Hukum Syariat Aceh Dikritik, Indonesia Diminta Tak Reaktif

Selasa, 23 Desember 2014 - 08:59 WIB
Hukum Syariat Aceh Dikritik, Indonesia Diminta Tak Reaktif
Hukum Syariat Aceh Dikritik, Indonesia Diminta Tak Reaktif
A A A
JAKARTA - Para duta besar negara Uni Eropa (UE) mengkritik hukum syariat yang saat ini berlaku di Provinsi Nanggroe Aceh Darussalam (NAD).

Menanggapi hal ini, pengamat sosial Universitas Indonesia (UI) Bambang Shergi Lasmono meminta untuk tidak terlalu reaktif.
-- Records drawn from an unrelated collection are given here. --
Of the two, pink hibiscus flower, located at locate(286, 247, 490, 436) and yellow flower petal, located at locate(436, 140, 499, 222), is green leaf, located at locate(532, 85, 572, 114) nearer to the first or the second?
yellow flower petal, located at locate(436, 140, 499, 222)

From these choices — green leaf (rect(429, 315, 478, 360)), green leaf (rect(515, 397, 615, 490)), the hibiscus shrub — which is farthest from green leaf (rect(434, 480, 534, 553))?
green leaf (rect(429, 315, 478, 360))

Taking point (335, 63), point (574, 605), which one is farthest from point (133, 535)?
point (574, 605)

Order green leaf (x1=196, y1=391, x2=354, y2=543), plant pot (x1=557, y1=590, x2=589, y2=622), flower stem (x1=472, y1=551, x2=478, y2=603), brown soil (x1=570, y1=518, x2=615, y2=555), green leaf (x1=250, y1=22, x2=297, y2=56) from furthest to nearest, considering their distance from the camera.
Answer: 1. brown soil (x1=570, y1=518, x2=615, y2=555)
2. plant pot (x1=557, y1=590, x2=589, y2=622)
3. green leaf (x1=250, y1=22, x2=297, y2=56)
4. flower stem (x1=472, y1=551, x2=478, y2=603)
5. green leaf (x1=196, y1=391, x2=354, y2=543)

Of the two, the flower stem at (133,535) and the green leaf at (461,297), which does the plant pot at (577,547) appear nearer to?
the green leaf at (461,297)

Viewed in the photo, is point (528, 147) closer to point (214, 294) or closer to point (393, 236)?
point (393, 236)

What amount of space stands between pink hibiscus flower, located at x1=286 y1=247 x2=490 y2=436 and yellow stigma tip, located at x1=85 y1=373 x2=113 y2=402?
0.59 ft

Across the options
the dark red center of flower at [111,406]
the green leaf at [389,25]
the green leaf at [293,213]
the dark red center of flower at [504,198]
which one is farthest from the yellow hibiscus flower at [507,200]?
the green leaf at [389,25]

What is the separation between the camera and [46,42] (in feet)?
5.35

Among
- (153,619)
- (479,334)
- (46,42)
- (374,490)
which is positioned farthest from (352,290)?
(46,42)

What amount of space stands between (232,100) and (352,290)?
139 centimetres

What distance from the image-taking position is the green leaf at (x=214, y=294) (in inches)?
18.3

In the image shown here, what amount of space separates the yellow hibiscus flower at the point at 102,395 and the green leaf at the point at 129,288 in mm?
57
"Kita tidak perlu reaktif mengenai opini yang diberikan. Saya tangkap dari penjelasan beliau bahwa ada kesulitan mendorong investasi Eropa karena iklim sosial religi kurang kondusif," kata Bambang saat dihubungi Sindonews, Selasa (23/12/2014).

"Sepertinya hukum syariat berlaku untuk semua orang. Padahal tidak. Implementasi ketentuan hukum inilah yang harus lebih banyak dijelaskan," imbuhnya.
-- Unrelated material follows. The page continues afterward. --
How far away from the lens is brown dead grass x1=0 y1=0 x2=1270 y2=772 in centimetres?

Menurut Bambang, untuk memberi pengertian kepada pihak Uni Eropa, maka Pemerintah Indonesia harus memberikan pemahaman soal hukum syariat di Aceh ini.

"Praktik diplomasi adalah mengenai dialog penjelasan yang berlanjut. Perlu ditanyakan apakah ada agenda yang implisit terkait bantuan pembangunan atau hubungan ekonomi," pungkasnya.

Sebelumnya, para duta besar negara Uni Eropa (UE) mengkritik hukum syariat yang saat ini berlaku di Aceh. Menurut mereka, penerapan hukum itu masih memiliki banyak kekurangan.

Salah satunya adalah subjek hukum tersebut. Menurut Duta Besar Jerman untuk Indonesia, Georg Witschel, subjek hukum syariah di Aceh masih belum jelas.

“Kami (Duta Besar Negara anggota UE) mempertanyakan apakah hukum tersebut diterapkan hanya kepada warga Muslim di Aceh, atau kepada seluruh warga Aceh, termasuk di dalamnya warga non-Muslim,” ucap Witschel di Kantor Kedutaan Besar Jerman, di Jakarta, Senin 22 Desember 2014.
(maf)
Copyright © 2024 SINDOnews.com
All Rights Reserved
berita/ rendering in 0.6330 seconds (0.1#10.140)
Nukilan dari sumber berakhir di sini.